MPlayer is a command line application which has different optional GUIs for each of its supported operating systems. Commonly used GUIs are gmplayer (the default GUI for GNU/Linux and other Unix-like systems, and Microsoft Windows), MPlayer OS X (for Mac OS X), MPUI (for Windows) and WinMPLauncher (also for Windows). Several other GUI frontends are also available for each platform.
Development
Development of MPlayer began in 2000. The original author, Árpád Gereöffy (known as A'rpi / Astral in the demoscene), was soon joined by many other programmers. The project was started because A'rpi was unable to find any satisfactory video players for Linux. The first version was titled mpg12play v0.1 and was hacked together in a half hour using libmpeg3 from http://www.heroinewarrior.com/. After mpg12play v0.95pre5, the code was merged with an AVI player based on avifile's Win32 DLL loader to form MPlayer v0.3 in Nov of 2000 [1]. In the beginning most developers were from Hungary, but currently the developers are located worldwide. Alex Beregszászi has maintained MPlayer since 2003 when Árpád Gereöffy left MPlayer development to begin work on a second generation MPlayer. The MPlayer G2 project is currently paused for a number of reasons. [2]
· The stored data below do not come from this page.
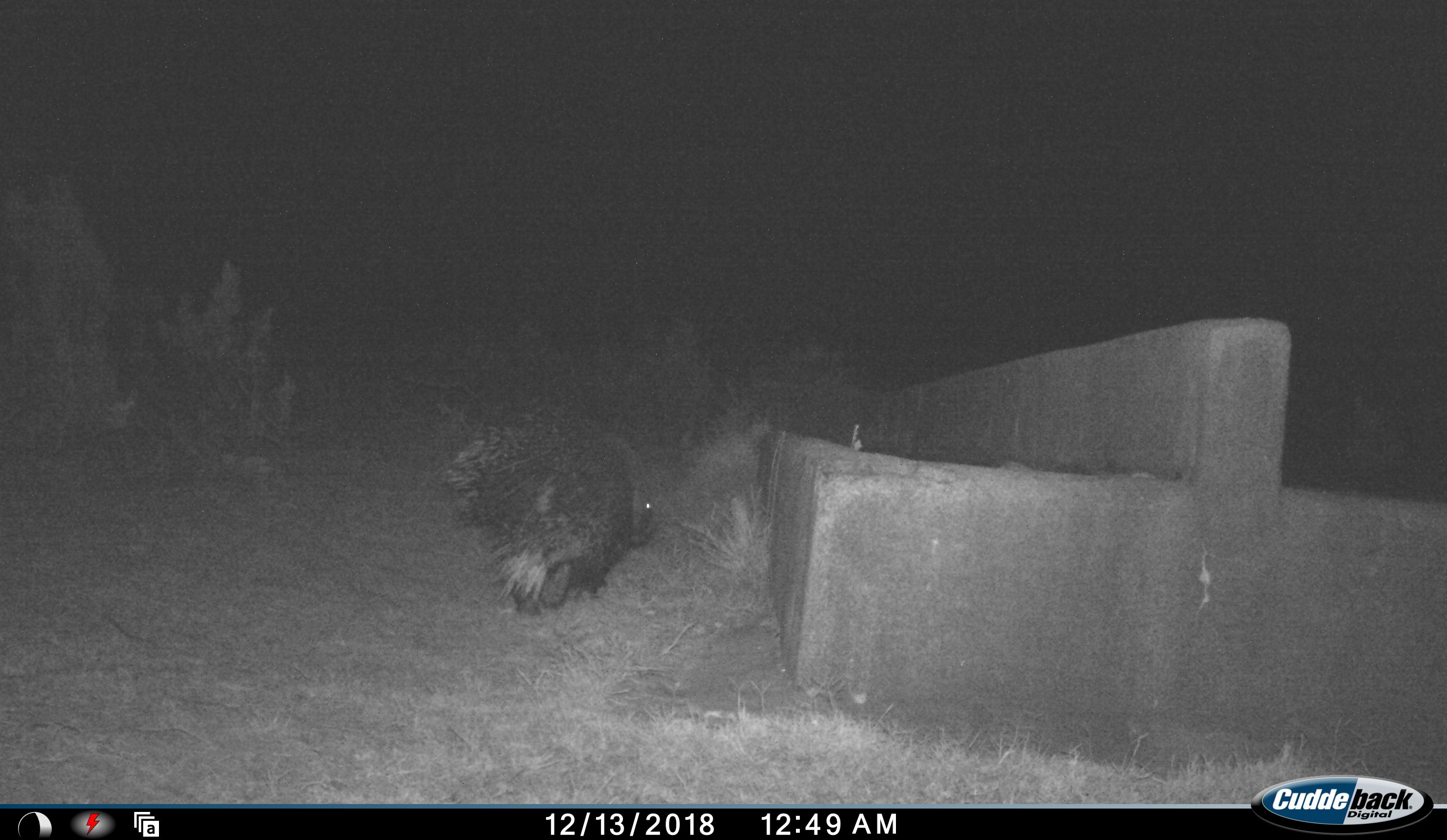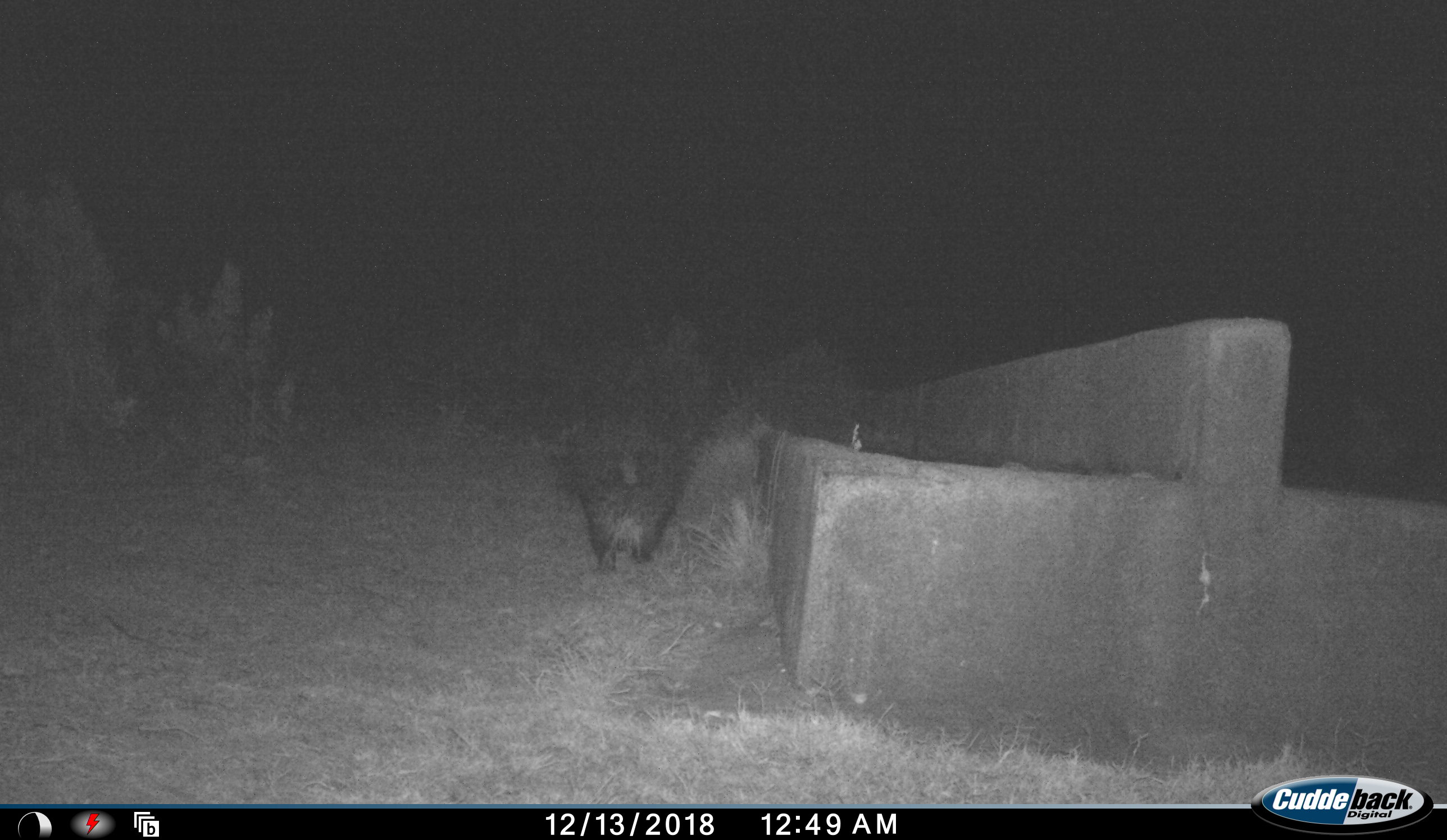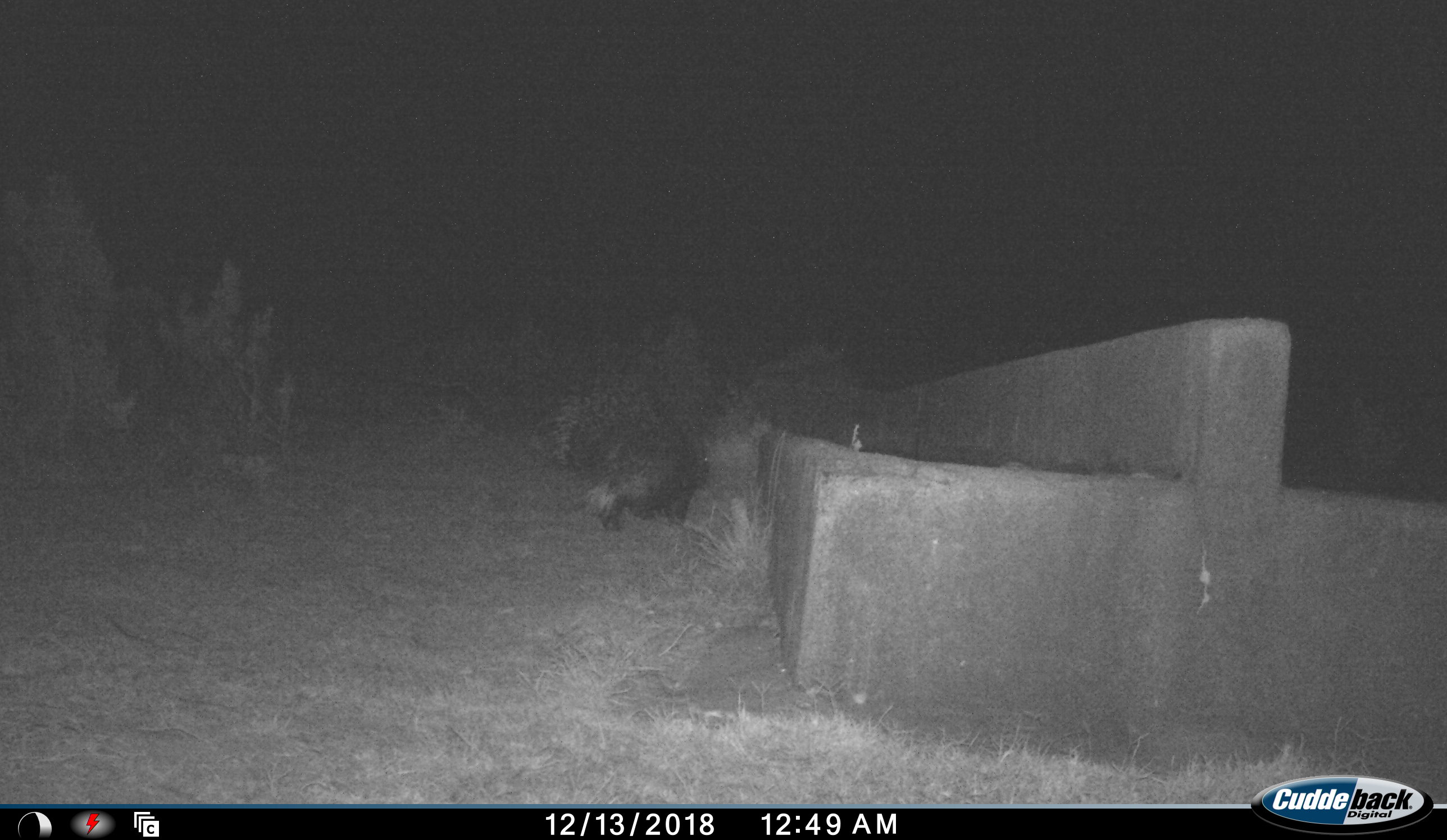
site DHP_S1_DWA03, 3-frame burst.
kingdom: Animalia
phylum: Chordata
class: Mammalia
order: Rodentia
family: Hystricidae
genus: Hystrix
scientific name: Hystrix cristata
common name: crested porcupine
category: porcupine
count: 1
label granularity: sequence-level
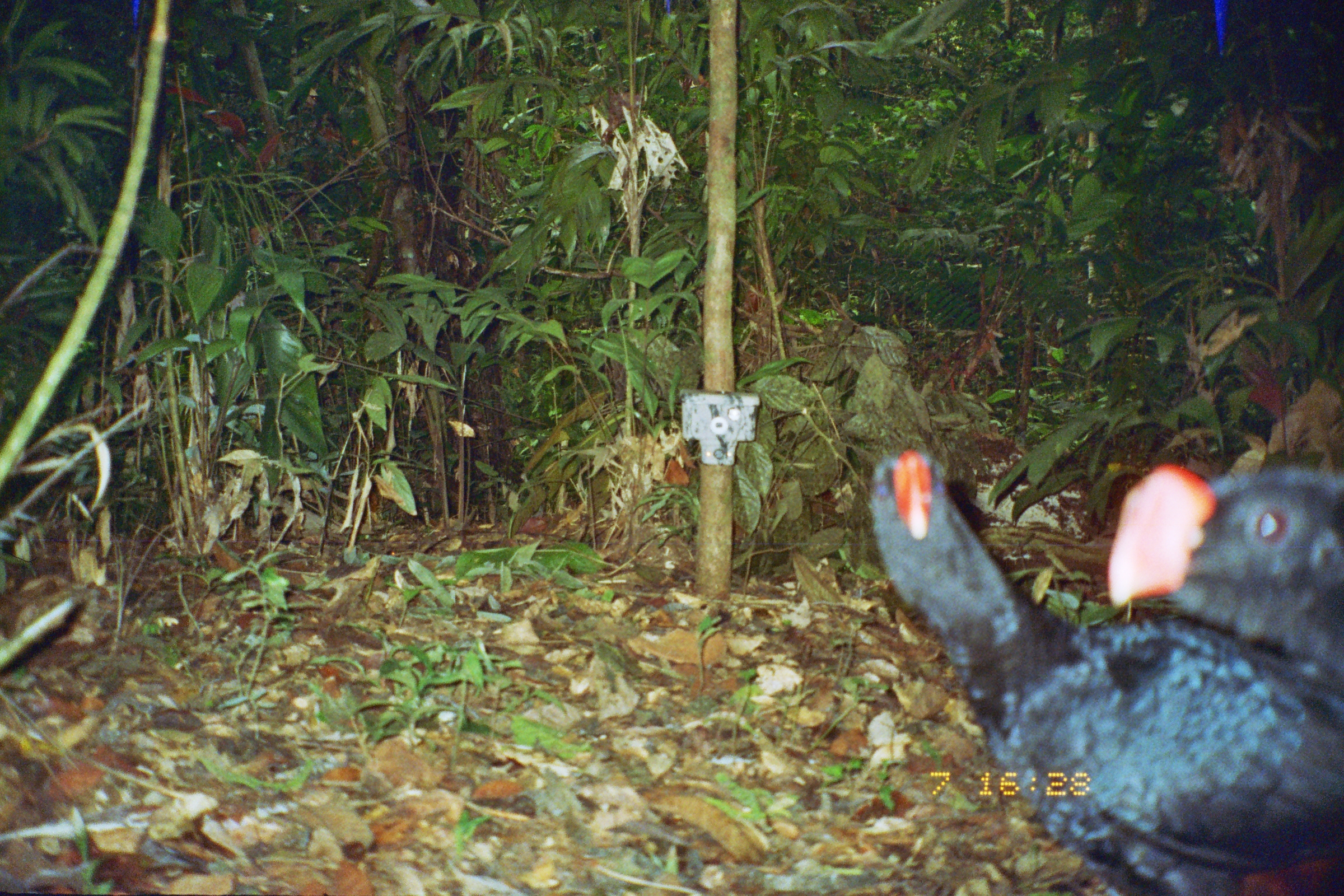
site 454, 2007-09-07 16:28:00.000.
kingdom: Animalia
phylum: Chordata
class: Aves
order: Galliformes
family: Cracidae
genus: Mitu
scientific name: Mitu tuberosum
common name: razor-billed curassow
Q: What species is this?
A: Mitu tuberosum (razor-billed curassow).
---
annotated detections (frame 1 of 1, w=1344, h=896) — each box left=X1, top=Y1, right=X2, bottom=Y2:
mitu tuberosum: left=865, top=443, right=1340, bottom=894; left=1107, top=465, right=1343, bottom=679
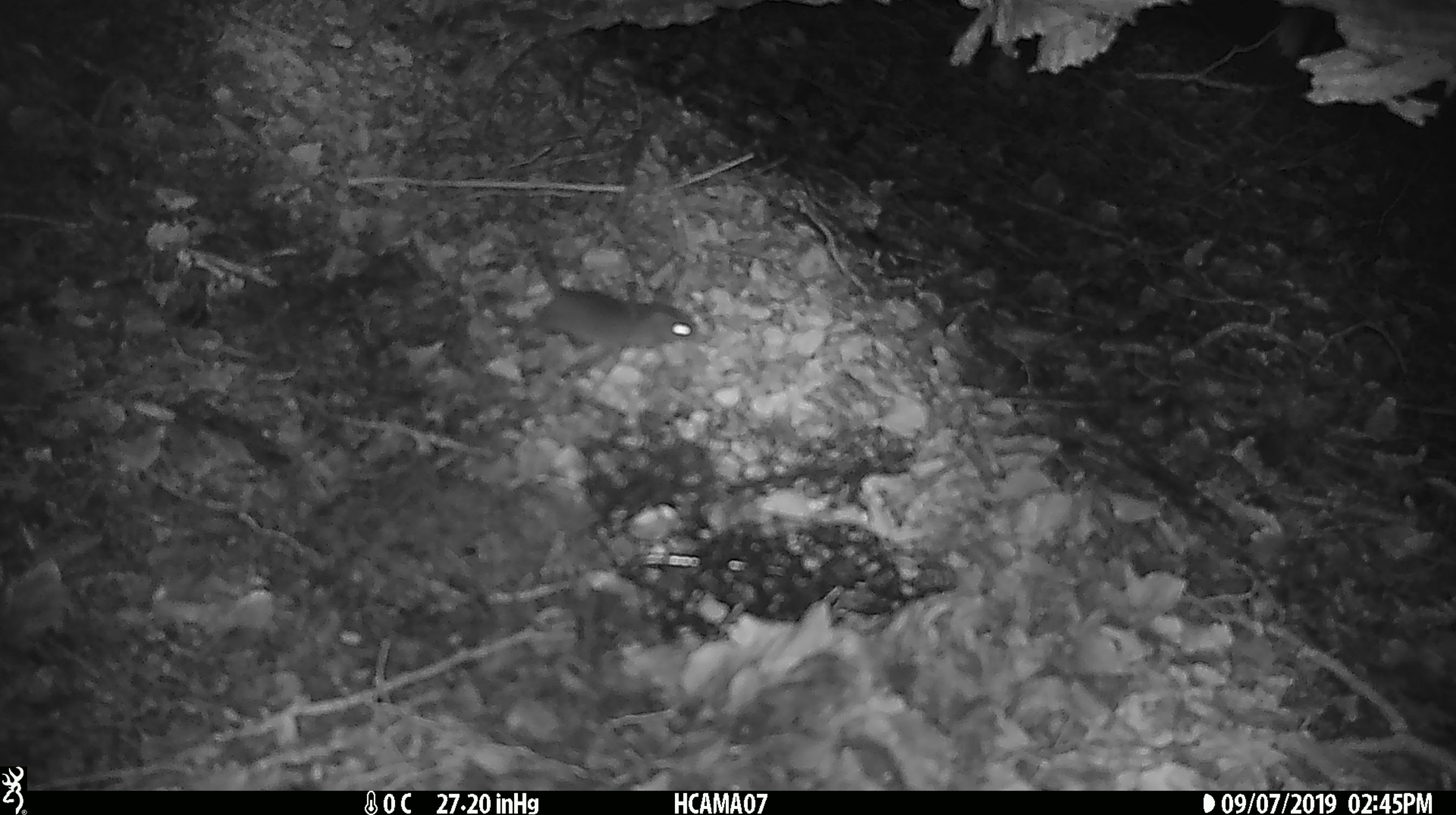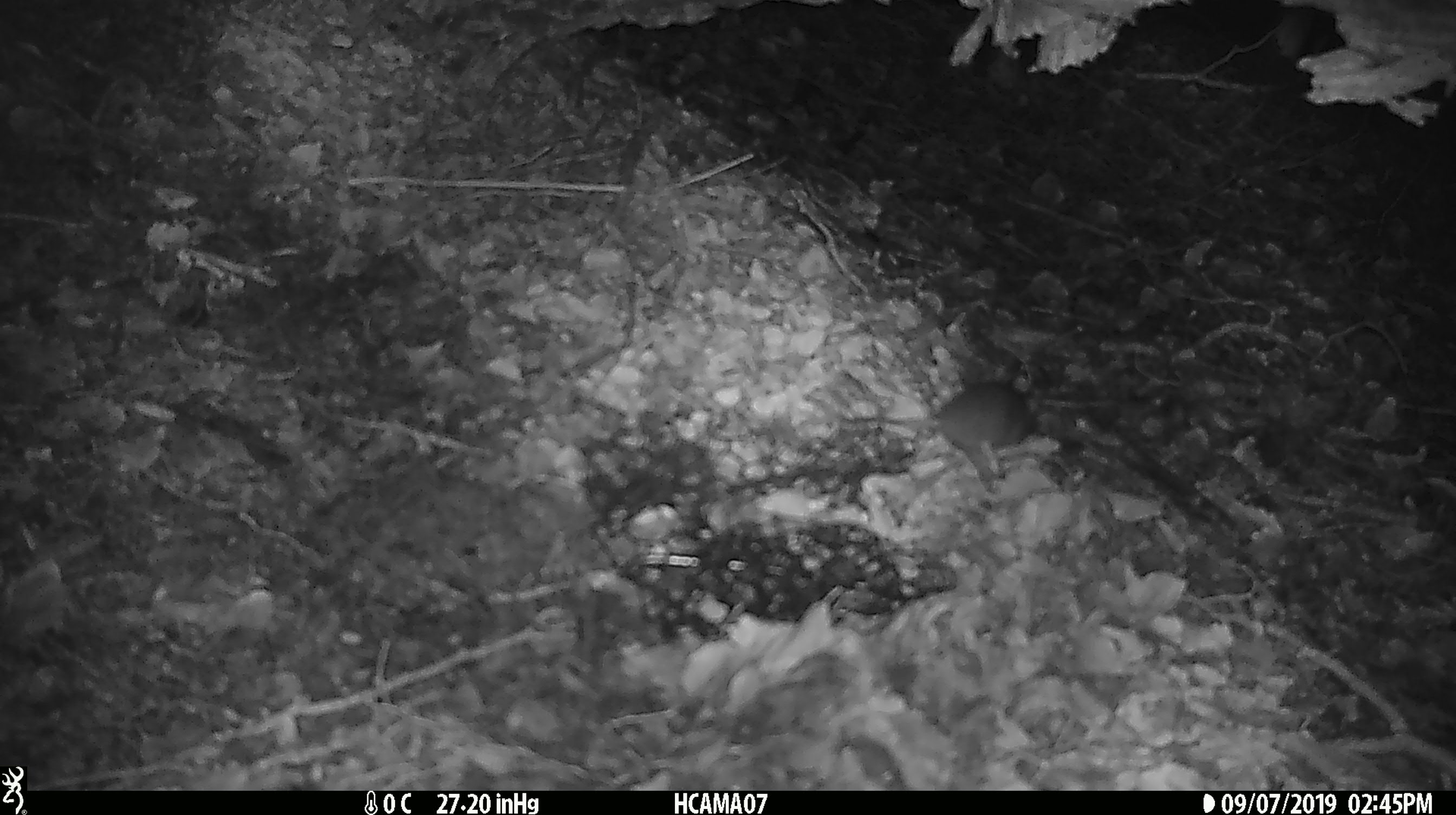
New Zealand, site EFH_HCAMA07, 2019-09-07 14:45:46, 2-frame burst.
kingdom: Animalia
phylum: Chordata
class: Mammalia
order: Rodentia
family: Muridae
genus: Mus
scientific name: Mus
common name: mouse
MPlayer was previously called "MPlayer - The Movie Player for Linux" by its developers but this was later shortened to "MPlayer - The Movie Player" after it was made available for multiple operating systems.
Supported media formats
- Physical media: CDs, DVDs, Video CDs
- Container formats: 3GP, AVI, ASF, FLV, Matroska, MOV (QuickTime), MP4, NUT, Ogg, OGM, RealMedia
- Video formats: Cinepak, DV, H.263, H.264/MPEG-4 AVC, HuffYUV, Indeo, MJPEG, MPEG-1, MPEG-2, MPEG-4 Part 2, RealVideo, Sorenson, Theora, WMV
- Audio formats: AAC, AC3, ALAC, AMR, FLAC, Intel Music Coder, MP3, RealAudio, Shorten, Speex, Vorbis, WMA
- Subtitle formats: AQTitle, ASS/SSA, CC, JACOsub, MicroDVD, MPsub, OGM, PJS, RT, Sami, SRT, SubViewer, VOBsub, VPlayer
MPlayer also supports a variety of different output drivers for displaying video, including X11, OpenGL, DirectX, Quartz Compositor, VESA, FrameBuffer, SDL and rarer ones such as ASCII art and Blinkenlights. It can also be used to display TV from a TV card using the device tv://channel, or play and capture radio channels via radio://channel|frequency.
Since version 1.0RC1, decent built-in support for the ASS/SSA subtitle format is present by the use of libass.
Legal issues
Most video and audio formats are supported natively through the libavcodec library of the FFmpeg project. For those formats where no open source decoder has been implemented yet MPlayer relies on binary codecs. It can use Windows DLLs directly with the help of a DLL loader forked from avifile (which itself forked its loader from the Wine project).
The combination of CSS decryption software and implementation of formats covered by software patents places a fully-functional MPlayer in the legal bind shared by most open source multimedia players. In the past MPlayer used to include OpenDivX, a GPL-incompatible decoder library. This has since been removed, making MPlayer itself completely free software. Usage of patented codecs in free software however is a still pending potential problem affecting FFmpeg, MPlayer and similar software when used in countries where software patents apply.